» Written task A: Report each line of the records that contains the string "right", with case counting.

» Document extract:
§
In the previous common opponent (co) extraction file, the order of operations was to first obtain a list of common opponents for a match-up between A and B, and then extract surface-specific stats for matches between A/B and their common opponents. This file instead follows more closely the approach originally proposed by Knottenbelt et al.'s in their 2012 paper. Now the surface of the target match-up is introduced earlier when the common opponent list is being compiled, and when stats are being extracted, entries are only used if they fit the surface in question. So the amount of data used is restricted during list compilation and data extraction such that the aggregated data is purely based on the surface. Therefore we should expect results from this file to be of a smaller volume.

### Initialization

In [1]:
# information to specify before running file
target_name = "2014_wta_testing.csv" # file containing matches the data is to be collected for
# list of strings so data from multiple years can be combined, ex. of file name: "atp_matches_2019.csv"
f_names = ["wta_matches_2013.csv"]#,"wta_matches_2012.csv","wta_matches_2011.csv"]
co_name = "2013_wta_co2.csv" # name of file to store extracted co data in
# fields to extract, two of the same to account for the 2 players
# !NEW! now as surface is distinguished from the beginning, each matchup only needs stats for their
# relevant surface
f_fields = ["surface","name1","pts_served1","service_pts_won1","pts_received1",
            "receiving_pts_won1","aces1","name2","pts_served2","service_pts_won2",
            "pts_received2","receiving_pts_won2","aces2","sample_size"]

In [2]:
import os
import csv

In [3]:
# get paths
path = os.getcwd() # "...\\Code" parallel with "Data Lake"
§
» Written task B: Pick up the tennis common-opponent extraction notebook after its last line and keep writing it.
§
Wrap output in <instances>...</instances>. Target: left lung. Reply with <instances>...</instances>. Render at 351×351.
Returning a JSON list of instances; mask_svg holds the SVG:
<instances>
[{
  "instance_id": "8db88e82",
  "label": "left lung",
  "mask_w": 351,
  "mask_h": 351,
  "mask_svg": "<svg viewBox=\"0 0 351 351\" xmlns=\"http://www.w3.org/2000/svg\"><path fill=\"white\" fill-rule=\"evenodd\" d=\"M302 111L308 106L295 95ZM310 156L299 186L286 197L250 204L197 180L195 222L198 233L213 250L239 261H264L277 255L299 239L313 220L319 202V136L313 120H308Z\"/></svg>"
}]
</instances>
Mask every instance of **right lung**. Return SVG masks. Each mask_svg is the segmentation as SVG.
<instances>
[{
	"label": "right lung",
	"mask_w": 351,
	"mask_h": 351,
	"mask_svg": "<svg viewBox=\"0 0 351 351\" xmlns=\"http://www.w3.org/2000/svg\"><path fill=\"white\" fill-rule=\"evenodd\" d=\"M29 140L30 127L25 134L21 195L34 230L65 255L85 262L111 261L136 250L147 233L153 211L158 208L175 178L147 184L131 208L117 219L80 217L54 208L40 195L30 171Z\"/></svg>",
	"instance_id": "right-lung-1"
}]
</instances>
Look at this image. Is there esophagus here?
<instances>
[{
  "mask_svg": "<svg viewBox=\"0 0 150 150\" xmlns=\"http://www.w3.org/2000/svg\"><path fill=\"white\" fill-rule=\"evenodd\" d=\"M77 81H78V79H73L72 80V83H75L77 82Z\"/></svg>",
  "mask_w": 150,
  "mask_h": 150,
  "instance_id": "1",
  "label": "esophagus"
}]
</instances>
§
» Task output A:
Mask every instance of **right lung**. Return SVG masks. Each mask_svg is the segmentation as SVG.
	"label": "right lung",
	"instance_id": "right-lung-1"

» Task output B:
matches_path = path[:-4]+"Data Lake\\Matches" # folder containing matches to mine
players_path = path[:-4]+"Data Lake\\Players" # folder to store all extracted stats
target_path = path[:-4]+"Data Lake\\Experiments" # folder containing testing targets
t_path = target_path+"\\"+target_name
co_path = players_path+"\\"+co_name

In [4]:
# each match's player stats to be stored in a dict in an overall list
# list will be go by order of matches in the target file
# !NEW! note this time we have to accomodate for surface
ovr_list_co = []

# initializing ovr_list with matches from the target csv file
with open(t_path, 'r') as t:
    
    t_csvreader = csv.reader(t)
    t_fields = next(t_csvreader) # getting fields to identify name columns
    p1_idx = t_fields.index("winner_name")
    p2_idx = t_fields.index("loser_name")
    s_idx = t_fields.index("surface")
    
    for t_match in t_csvreader:
        p1 = t_match[p1_idx]
        p2 = t_match[p2_idx]
        surface = t_match[s_idx]
        
        # initialize the dict
        t_dict = {}
        for field in f_fields:
            t_dict[field] = 0 
        t_dict["name1"] = p1
        t_dict["name2"] = p2
        t_dict["surface"] = surface
        
        ovr_list_co.append(t_dict)

In [5]:
# helper functions
def my_int(val):
        """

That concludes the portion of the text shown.